Traditional Parkour and Free Style Parkour a.k.a. Freerunning
In Traditional Parkour, which is also known as "functional parkour",
you attempt to get from point A to point B as quickly and efficiently
as possible.
In Free Style Parkour/FreeRunning acrobatics are incorporated into and
added to the traditional vaults. The focus of Free Running is
style and demonstration.
I became a traucer/freerunner in 2005 after seeing a David Belle video.
I was fascinated, primarily because I had never seen or heard of
Parkour and immediately saw it as the definition of what I had been
doing all of my life. When I was in 1st grade I along with a few
friends learned how to do backflips on the playground. By fourth
grade we were flipping off of the six foot tall, baseball field fence.
Parkour was now a reason, even in my twenty somethings, to start
treating my neighborhood and the world like a playground. After
all, why don't they make playgrounds for adults anyway?
The very day that I saw that first David Belle and then Sabastian
Foucan video, Jimmy Hyslope and I went out and started doing PK.
The following videos include footage from that day and beyond.

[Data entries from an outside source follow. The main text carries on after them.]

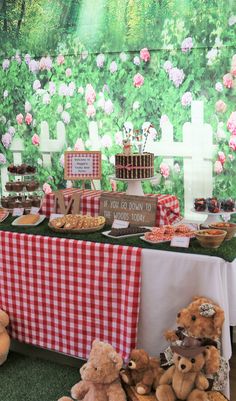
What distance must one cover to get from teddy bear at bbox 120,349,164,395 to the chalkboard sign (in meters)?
0.78

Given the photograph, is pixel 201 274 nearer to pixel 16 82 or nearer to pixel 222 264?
pixel 222 264

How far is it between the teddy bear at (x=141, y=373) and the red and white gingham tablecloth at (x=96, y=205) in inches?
33.3

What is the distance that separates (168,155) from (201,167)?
31 cm

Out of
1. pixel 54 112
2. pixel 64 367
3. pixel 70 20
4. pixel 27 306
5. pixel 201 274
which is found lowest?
pixel 64 367

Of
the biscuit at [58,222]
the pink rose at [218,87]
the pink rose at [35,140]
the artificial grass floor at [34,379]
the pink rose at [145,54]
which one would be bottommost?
the artificial grass floor at [34,379]

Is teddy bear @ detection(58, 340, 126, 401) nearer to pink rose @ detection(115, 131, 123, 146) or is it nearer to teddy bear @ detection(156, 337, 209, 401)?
teddy bear @ detection(156, 337, 209, 401)

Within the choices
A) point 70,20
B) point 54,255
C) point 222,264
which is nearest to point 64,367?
point 54,255

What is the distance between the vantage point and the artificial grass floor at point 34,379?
7.84 ft

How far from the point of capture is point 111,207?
278 centimetres

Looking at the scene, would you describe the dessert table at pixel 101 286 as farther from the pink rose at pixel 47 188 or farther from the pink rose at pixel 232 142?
the pink rose at pixel 47 188

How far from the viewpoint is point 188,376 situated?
6.41ft

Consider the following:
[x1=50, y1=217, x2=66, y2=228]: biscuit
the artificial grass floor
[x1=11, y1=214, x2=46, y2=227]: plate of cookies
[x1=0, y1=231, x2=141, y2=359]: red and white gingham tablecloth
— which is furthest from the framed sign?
the artificial grass floor

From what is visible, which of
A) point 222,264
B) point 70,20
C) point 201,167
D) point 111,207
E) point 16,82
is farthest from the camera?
point 16,82

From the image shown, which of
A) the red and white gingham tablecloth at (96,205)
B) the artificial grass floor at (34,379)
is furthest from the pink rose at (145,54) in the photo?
the artificial grass floor at (34,379)
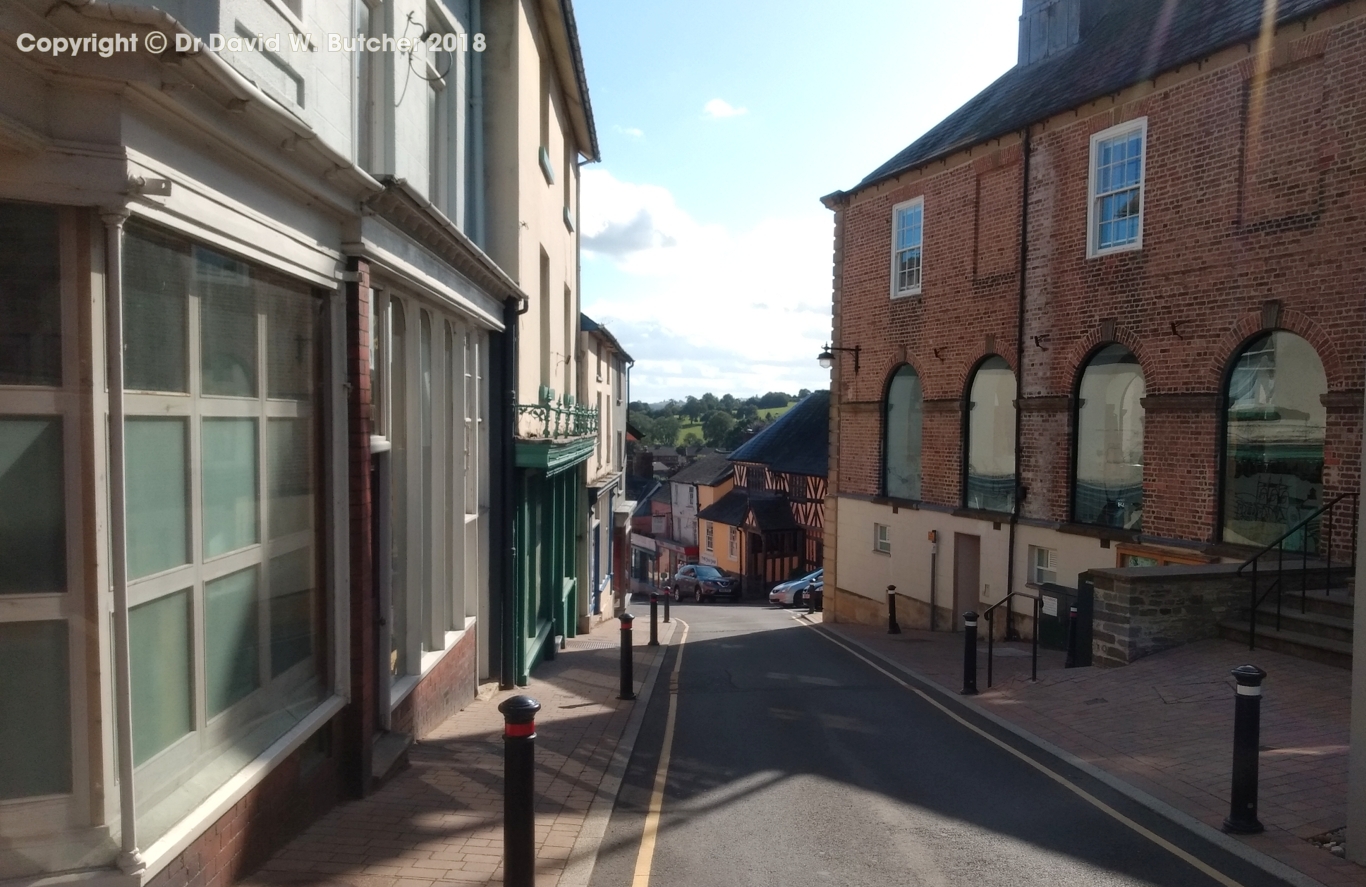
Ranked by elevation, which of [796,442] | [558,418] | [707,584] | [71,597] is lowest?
[707,584]

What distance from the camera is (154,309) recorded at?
423 centimetres

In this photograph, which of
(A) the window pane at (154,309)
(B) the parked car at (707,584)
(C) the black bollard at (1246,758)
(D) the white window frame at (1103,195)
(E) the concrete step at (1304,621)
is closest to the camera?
(A) the window pane at (154,309)

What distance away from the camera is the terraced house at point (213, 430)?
12.1ft

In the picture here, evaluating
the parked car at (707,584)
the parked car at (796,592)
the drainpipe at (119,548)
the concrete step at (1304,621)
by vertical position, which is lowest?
the parked car at (707,584)

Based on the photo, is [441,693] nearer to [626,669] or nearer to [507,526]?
[507,526]

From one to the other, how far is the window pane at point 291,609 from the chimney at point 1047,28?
20184 millimetres

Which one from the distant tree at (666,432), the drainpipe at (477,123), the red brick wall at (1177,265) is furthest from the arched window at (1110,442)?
the distant tree at (666,432)

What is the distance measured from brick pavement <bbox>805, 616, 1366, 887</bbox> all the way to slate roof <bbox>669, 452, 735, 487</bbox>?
4967 centimetres

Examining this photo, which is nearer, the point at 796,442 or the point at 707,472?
the point at 796,442

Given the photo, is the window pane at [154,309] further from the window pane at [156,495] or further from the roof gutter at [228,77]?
the roof gutter at [228,77]

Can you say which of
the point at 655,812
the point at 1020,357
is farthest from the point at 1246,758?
the point at 1020,357

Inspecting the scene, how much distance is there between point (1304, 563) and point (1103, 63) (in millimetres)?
10456

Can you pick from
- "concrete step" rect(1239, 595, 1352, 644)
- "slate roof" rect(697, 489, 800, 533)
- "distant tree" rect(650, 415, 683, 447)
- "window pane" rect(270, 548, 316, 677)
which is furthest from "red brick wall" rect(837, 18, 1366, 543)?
"distant tree" rect(650, 415, 683, 447)

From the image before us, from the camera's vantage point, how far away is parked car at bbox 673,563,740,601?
152 feet
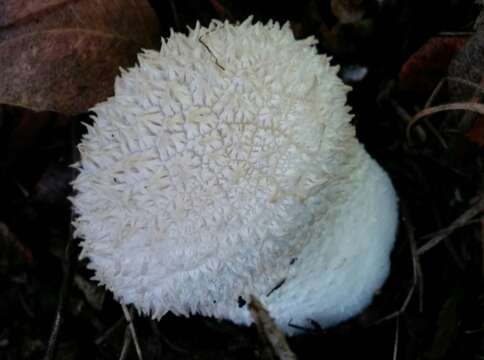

Some of the clips are of me practicing vaults and flips in my
backyard. Much of the footage is of my first year of Parkour, a
year in which I found a Parkour "meet-up" group and about three of us
formed Texas Parkour. Each weekend we would meet in Austin or San
Antonio to freerun and once a month we would go to a new city. A
year after Texas Parkour was originally formed we began having 30-40
free runners show up every weekend for jam sessions and had become the
subject of several documentaries and news reports.
**
"Parkour is not flips." I wish I had a dollar for every time I heard
someone say this. If you look at one of my youtube videos we are
at a gym jam were we had a front flip competition to see who could
cover the most distance with a front flip. Almost every comment
on that video is, "Parkour is not flips." I have two things to
say to that: first, telling me that is like telling an artist he can't
use color in his art. Secondly, I find that usually those who
make that statement can't even do flips! If they could they would use
them. So to reiterate, read the definition of Parkour and read
that art is part at its core. Parkour is an expression of
movement and hey, its just plain fun. The one who wants to put
rules on fun is...well, not very fun.
****About
these videos. Wow do they look amateur-ish! Not just the edit but a lot
of the Parkour itself. But alas, it is all the footage I can find
right now and I had to get something up here in order to continue my
goals of chronicling michaellytle. So thanks for enjoying!